In the DOS world, when you create an executable file, everything in the application goes into a single application. This is called as Static linking and it creates a single large executable. When you run the application, the whole executable loads into the memory. In the MS-Windows world, you can create one small executable and the rest as DLLs. When you create DLLs, the operating system loads the DLL in the memory. as and when it is required by the application. Another advantage is that, if the functionality of a DLL is required by multiple applications, MS-Windows doesn’t load multiple copies of the same DLL, instead, the loaded DLL is shared among the applications. And also, a DLL can be called by any application, for example, we called few Windows API functions from PowerBuilder applications. Those DLLs we called are Windows DLLs. That means, more applications can share your application’s functionality, that too without loading the whole executable in the memory. When none of the application is referencing a DLL, MS-Windows automatically unloads the DLL from the memory.

As described above, when you choose P-Code, PowerBuilder generates PowerBuilder DLLs with ".PBD" extension. PBD is the acronym for PowerBuilder Dynamic Linked Library. Unlike other DLLs where any application can make a call to the DLLs, PowerBuilder DLLs (.PBD files) can’t be shared by non-PowerBuilder applications. These are proprietary. Other than that, you can utilize every advantage of the DLL. Generating the P-code yields two things. One executable and one PBD for each PowerBuilder library.

Depending on the way an Application is structured, the objects in an Application may be distributed in one or more dynamic libraries. An application may be partitioned in response to on or more of the following reasons.

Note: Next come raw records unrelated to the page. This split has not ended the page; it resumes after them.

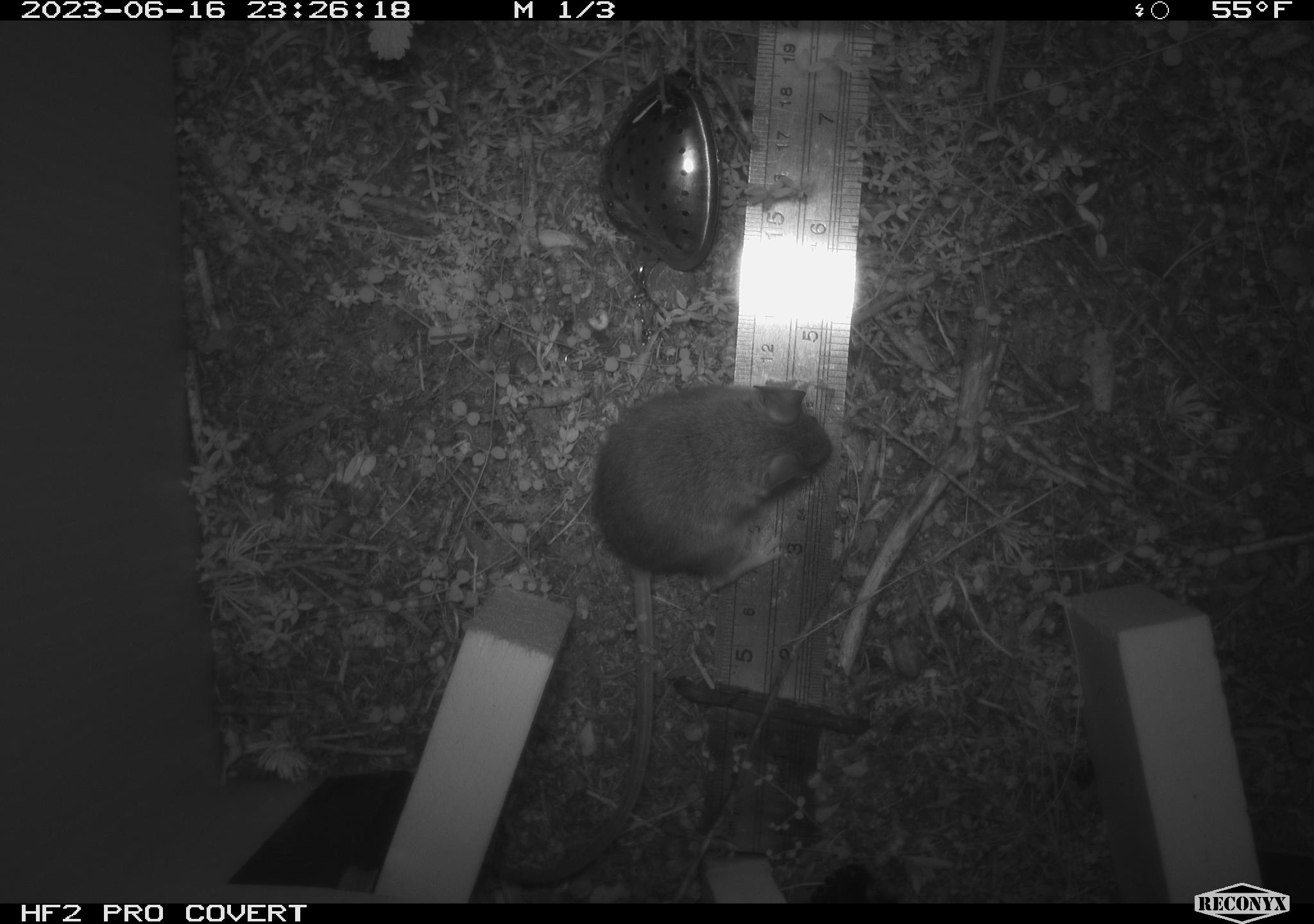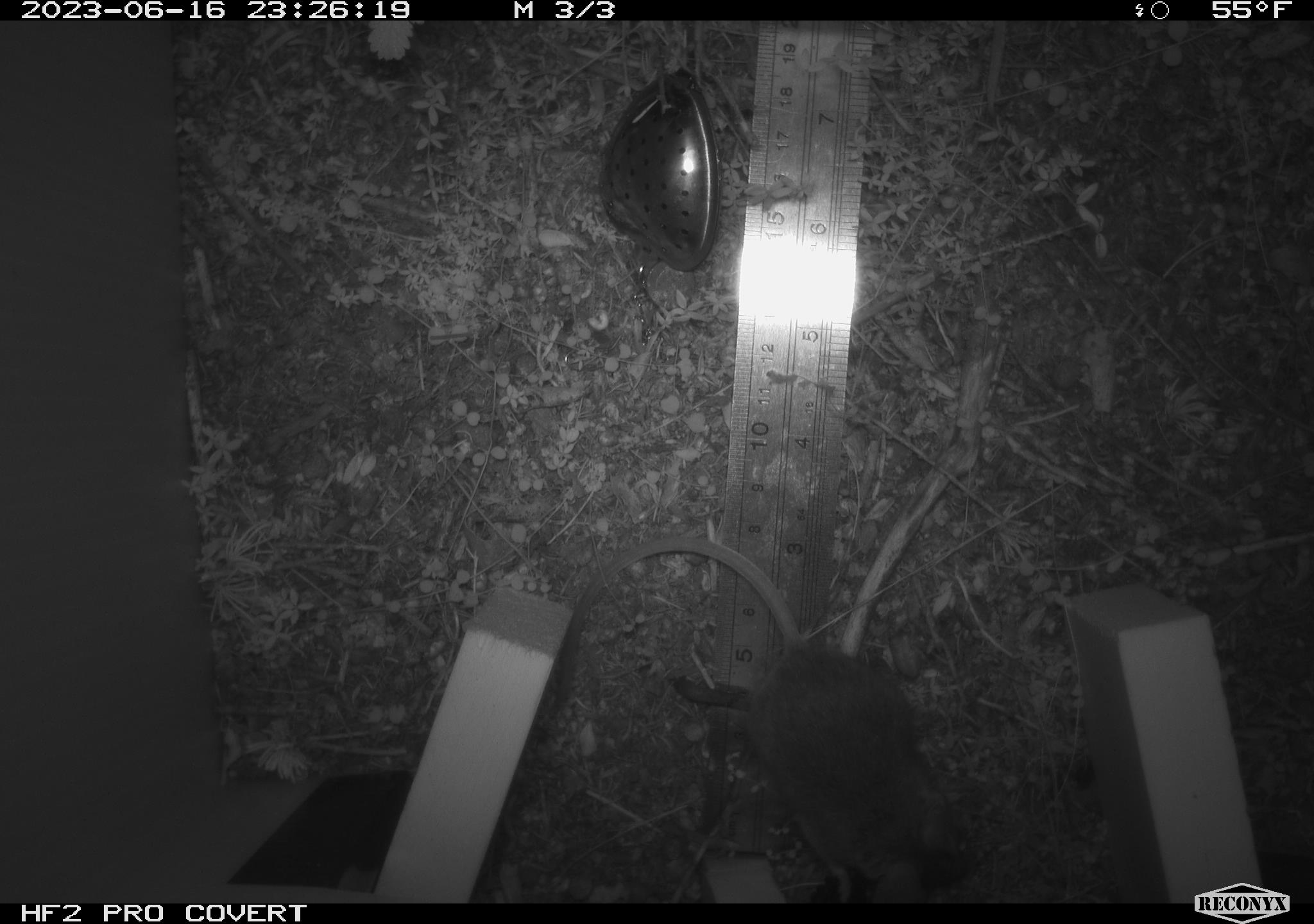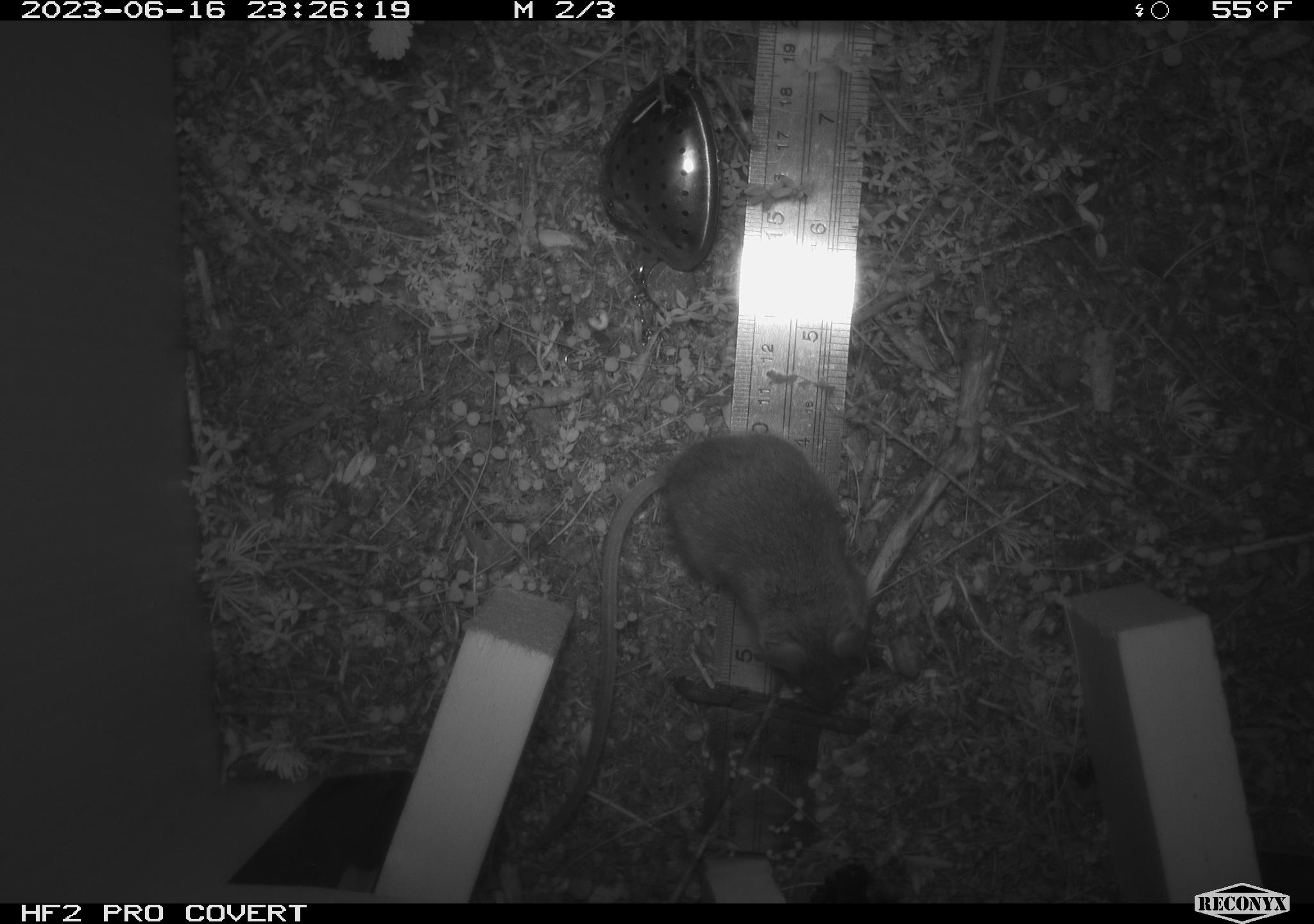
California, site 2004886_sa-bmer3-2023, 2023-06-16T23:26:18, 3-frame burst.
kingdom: Animalia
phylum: Chordata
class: Mammalia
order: Rodentia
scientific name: Rodentia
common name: mouse species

Maintenance: They enable you to deliver your application components separately. That means when you need to provide users with an upgrade or bug fix, you don't have to redistribute the entire application, you can just give them the particular dynamic library that was affected.
Reusability: They make it possible for multiple applications to reuse the same components. That's because dynamic libraries can be shared among applications as well as among users.
Modularity: They let you break up your application into smaller, more modular files that are easier to manage.
Flexibility: They enable you to provide your application with objects that it references only dynamically at execution time (such as a window object referenced only through a string variable). You can't put such objects in your executable file (unless they are DataWindow objects). If you choose to put everything in an executable, PowerBuilder doesn’t copy objects that are referenced dynamically. If you choose to create DLLs/PBDs, PowerBuilder copies everything that is in the development library to the DLL/PBD.
Class Libraries: Use of Foundation class Libraries or Application Frameworks
Size: The size of an executable file should not be more than 1.5 megabytes. If it approaches that size, dynamic libraries should be used
Performance: They can help a large application use memory efficiently because: PowerBuilder doesn't load an entire dynamic library into memory at once. Instead, it loads individual objects from the dynamic library only when needed. Your executable file can remain small, making it faster to load and less obtrusive.